Tuttavia, tutto ciò non elimina l’esposizione all’accumulo di pericoli derivanti dalle carogne. Al Museo Nazionale di Storia Naturale degli Stati Uniti, nella città di Washington, lo zoologo Gary Graves studia il sistema digestivo degli avvoltoi per capire cosa li rende invulnerabili a questi alimenti molto più che indigeribili. Graves e i suoi collaboratori hanno scoperto che il gallipave e la poiana, un altro avvoltoio americano, ospitano un microbioma abbastanza limitato nel loro intestino, con solo circa 76 specie di batteri. Ma anche se l’acidità del suo stomaco a prova di bomba funge da filtro, nel suo intestino predominano batteri letali come i clostridi e i fusobatteri, che includono specie che causano malattie come il botulismo, il tetano, la cancrena o la necrosi dei tessuti.
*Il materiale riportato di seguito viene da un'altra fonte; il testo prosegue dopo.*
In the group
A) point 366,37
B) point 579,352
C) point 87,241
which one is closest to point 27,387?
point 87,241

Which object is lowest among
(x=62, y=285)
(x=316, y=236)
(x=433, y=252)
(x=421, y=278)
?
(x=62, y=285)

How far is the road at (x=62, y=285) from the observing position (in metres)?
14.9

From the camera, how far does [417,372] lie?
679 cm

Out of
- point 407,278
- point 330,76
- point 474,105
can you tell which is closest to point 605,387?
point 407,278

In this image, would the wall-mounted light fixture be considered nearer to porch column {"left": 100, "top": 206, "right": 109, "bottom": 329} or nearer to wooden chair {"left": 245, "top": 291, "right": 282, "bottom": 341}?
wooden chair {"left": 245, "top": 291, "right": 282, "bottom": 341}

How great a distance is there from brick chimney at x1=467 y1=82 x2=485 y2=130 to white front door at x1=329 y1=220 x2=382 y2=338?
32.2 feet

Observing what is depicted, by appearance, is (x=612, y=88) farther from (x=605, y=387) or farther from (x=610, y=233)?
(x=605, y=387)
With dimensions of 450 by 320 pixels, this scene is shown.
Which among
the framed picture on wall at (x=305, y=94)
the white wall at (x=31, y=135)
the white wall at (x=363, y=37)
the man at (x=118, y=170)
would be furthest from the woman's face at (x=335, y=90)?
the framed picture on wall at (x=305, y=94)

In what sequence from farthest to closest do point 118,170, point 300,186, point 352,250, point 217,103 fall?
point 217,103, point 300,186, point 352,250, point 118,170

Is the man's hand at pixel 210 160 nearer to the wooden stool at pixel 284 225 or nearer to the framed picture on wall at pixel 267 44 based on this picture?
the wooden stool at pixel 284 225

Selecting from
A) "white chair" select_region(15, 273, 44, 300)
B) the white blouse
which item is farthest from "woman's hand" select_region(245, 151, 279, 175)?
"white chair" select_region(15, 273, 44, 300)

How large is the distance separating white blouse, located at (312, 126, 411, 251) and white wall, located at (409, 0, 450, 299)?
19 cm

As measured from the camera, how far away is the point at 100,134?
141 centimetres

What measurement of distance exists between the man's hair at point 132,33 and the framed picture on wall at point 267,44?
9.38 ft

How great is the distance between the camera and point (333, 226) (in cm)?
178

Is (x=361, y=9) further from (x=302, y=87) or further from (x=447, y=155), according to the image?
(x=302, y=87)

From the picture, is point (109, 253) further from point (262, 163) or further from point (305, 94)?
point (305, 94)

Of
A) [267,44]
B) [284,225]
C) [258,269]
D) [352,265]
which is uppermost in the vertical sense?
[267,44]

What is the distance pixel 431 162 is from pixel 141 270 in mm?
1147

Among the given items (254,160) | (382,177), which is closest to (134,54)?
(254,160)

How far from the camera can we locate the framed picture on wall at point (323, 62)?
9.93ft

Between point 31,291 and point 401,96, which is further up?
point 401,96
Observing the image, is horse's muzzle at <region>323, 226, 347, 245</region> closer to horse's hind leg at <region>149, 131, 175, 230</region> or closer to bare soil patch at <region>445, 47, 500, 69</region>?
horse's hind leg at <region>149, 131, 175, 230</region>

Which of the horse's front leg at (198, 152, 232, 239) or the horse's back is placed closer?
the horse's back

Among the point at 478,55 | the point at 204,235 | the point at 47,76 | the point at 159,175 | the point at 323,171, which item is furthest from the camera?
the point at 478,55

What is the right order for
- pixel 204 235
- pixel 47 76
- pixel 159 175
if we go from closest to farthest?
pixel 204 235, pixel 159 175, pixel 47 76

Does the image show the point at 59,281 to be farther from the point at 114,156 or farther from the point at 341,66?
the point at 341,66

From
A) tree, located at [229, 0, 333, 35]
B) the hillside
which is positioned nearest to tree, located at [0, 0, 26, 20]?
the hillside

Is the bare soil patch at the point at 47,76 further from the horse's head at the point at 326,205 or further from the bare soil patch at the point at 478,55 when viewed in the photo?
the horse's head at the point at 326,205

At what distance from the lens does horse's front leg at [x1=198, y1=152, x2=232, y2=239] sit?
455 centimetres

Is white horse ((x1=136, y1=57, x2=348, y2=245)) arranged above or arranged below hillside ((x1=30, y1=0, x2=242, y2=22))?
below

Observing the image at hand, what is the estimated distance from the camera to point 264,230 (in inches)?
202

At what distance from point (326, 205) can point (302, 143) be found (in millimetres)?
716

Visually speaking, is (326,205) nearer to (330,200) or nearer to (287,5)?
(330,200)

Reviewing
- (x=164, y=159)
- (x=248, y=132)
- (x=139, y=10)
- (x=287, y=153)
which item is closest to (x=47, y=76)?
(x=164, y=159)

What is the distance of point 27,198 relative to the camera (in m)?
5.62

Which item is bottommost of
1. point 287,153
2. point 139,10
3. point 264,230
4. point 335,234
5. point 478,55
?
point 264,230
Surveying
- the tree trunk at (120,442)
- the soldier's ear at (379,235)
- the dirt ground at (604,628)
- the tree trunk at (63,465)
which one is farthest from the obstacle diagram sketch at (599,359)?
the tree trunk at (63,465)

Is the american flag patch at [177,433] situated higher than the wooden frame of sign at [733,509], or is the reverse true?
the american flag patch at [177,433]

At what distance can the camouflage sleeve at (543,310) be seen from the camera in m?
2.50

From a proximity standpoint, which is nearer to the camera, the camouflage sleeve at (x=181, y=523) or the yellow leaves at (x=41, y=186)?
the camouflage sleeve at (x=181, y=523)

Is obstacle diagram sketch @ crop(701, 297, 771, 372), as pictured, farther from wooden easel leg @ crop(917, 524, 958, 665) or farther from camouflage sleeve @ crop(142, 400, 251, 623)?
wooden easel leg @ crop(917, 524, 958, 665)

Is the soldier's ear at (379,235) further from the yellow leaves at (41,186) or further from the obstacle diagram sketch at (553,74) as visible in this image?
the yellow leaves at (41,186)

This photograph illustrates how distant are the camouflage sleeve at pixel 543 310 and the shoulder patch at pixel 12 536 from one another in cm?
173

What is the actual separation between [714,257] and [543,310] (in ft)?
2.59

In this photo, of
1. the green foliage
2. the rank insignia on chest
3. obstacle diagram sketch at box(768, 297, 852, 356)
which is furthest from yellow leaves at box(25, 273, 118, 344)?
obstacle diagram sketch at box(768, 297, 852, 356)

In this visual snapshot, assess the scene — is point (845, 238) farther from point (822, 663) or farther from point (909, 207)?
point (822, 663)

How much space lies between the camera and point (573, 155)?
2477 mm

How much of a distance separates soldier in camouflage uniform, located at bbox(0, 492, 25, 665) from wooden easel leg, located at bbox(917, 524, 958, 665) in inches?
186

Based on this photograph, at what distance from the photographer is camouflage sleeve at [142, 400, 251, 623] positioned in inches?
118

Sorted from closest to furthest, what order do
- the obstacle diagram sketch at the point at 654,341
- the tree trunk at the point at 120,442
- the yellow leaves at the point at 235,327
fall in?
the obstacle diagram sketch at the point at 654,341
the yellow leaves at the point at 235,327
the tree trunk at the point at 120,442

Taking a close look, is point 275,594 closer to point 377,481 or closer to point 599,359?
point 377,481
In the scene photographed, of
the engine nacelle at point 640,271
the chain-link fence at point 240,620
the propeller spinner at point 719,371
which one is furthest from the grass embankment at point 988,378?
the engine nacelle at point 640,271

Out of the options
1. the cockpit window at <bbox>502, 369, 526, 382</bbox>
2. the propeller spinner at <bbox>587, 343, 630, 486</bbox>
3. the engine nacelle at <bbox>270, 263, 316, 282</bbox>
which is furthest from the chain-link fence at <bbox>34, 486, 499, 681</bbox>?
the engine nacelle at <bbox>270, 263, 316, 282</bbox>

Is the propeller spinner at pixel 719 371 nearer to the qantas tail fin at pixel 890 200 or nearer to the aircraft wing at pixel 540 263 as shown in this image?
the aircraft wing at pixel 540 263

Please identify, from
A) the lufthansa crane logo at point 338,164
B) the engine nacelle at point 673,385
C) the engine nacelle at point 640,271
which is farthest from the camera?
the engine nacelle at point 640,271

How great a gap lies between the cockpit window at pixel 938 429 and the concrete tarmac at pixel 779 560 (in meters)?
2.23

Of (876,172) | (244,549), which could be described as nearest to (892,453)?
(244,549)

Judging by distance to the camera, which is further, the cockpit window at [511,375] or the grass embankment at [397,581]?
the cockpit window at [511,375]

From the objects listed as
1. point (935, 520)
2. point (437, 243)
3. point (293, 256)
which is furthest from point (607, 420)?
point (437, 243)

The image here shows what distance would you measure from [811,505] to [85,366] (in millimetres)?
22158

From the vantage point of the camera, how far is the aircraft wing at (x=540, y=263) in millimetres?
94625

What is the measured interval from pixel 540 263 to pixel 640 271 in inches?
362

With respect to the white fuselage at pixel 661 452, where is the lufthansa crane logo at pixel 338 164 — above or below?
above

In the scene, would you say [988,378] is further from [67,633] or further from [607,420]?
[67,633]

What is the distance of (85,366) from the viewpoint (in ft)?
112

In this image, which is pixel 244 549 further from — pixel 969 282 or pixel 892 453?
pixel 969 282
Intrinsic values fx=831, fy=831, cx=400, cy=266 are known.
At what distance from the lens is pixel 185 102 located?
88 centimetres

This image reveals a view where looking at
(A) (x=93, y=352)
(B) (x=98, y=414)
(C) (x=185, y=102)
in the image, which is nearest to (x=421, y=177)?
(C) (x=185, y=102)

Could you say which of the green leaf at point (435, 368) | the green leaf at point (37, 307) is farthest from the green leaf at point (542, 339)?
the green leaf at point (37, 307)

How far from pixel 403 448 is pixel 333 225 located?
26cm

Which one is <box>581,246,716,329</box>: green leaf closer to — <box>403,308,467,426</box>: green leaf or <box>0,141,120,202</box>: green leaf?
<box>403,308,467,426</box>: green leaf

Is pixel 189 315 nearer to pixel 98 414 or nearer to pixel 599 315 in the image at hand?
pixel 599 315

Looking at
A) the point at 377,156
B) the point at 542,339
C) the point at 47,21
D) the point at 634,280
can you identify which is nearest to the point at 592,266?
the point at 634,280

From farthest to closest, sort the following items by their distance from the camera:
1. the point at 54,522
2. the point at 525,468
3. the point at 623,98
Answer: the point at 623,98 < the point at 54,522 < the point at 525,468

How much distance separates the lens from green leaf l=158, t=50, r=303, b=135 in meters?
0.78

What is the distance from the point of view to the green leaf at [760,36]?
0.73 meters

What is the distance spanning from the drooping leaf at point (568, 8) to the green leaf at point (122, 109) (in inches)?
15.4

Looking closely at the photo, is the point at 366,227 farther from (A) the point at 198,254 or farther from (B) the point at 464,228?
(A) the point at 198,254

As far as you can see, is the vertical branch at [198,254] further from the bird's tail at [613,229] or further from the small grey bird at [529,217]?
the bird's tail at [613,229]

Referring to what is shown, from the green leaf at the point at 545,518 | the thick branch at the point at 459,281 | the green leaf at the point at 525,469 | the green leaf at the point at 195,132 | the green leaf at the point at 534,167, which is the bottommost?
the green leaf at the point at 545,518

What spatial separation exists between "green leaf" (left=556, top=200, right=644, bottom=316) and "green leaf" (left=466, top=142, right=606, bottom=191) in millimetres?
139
“Sappiamo da tempo che questi avvoltoi mostrano una sostanziale immunità alle tossine batteriche presenti nelle carogne; Tuttavia, non sappiamo ancora quali processi genetici, molecolari o cellulari siano responsabili di questa elevata tolleranza”, afferma Graves. Da parte sua, Blumstein aggiunge che, poiché “non sembra esserci un unico modo in cui gli spazzini possano evitare la malattia, il numero limitato di studi ci dice che abbiamo bisogno di più studi per capire veramente come lo fanno”.
Nuove armi contro i microbi
Al di là della conoscenza scientifica, svelare queste incognite può offrire grandi applicazioni. Come sottolinea Blumstein, “la resistenza agli antibiotici rappresenta un’enorme minaccia per la salute pubblica globale”. Quando gli antibiotici disponibili smettono di funzionare, abbiamo bisogno di nuove armi antimicrobiche e “le difese scavenger possono essere una nuova fonte di agenti antibatterici”, sottolinea Cushnie. Il vantaggio di queste indagini, dice l’esperto, è che sarà più facile scoprire nuovi reperti dove non sono stati cercati prima, e le maggiori promesse si trovano nelle specie che ingeriscono più carogne nella loro dieta e in quelle che consumano le carogne resti più marci.
Il lavoro di Cushnie e dei suoi collaboratori raccoglie interessanti indizi che orientano il lavoro dei biotecnologi: il sarcotossina 1Auna proteina antimicrobica estratta da una mosca, riduce i parassiti delle colture. Il serrawettin, ottenuto da uno scarabeo ghoul, è testato come antibatterico. La chitina, il polimero degli esoscheletri degli insetti, corazza l’intestino di alcuni di essi; e può essere estratto dalla mosca soldato nera per prevenire le infezioni negli impianti medici, dove i batteri solitamente formano pellicole chiamate biofilm, difficili da rimuovere. Alcune lectine, proteine che si legano agli zuccheri, possono guidare i farmaci verso i siti di infezione. I batteri benefici nell’intestino degli spazzini producono batteriocine, composti che sono candidati come conservanti alimentari. Altre molecole di questi batteri possono servire come alternative agli antibiotici nell’allevamento del bestiame.
Secondo Cushnie è ancora troppo presto per sapere quale di queste soluzioni avrà successo: “Quali geni, molecole o cellule ottenute da scavenger saranno sviluppate per prime per applicazioni pratiche? Ciò dipenderà non solo dai progressi nei diversi laboratori, ma anche dalle future prospettive commerciali», spiega questo ricercatore. Con il 90% delle specie spazzini ancora da studiare, c’è motivo di aspettarsi grandi progressi in questo campo. E anche guardare con un po’ meno antipatia quella mosca verde che entra in casa nostra.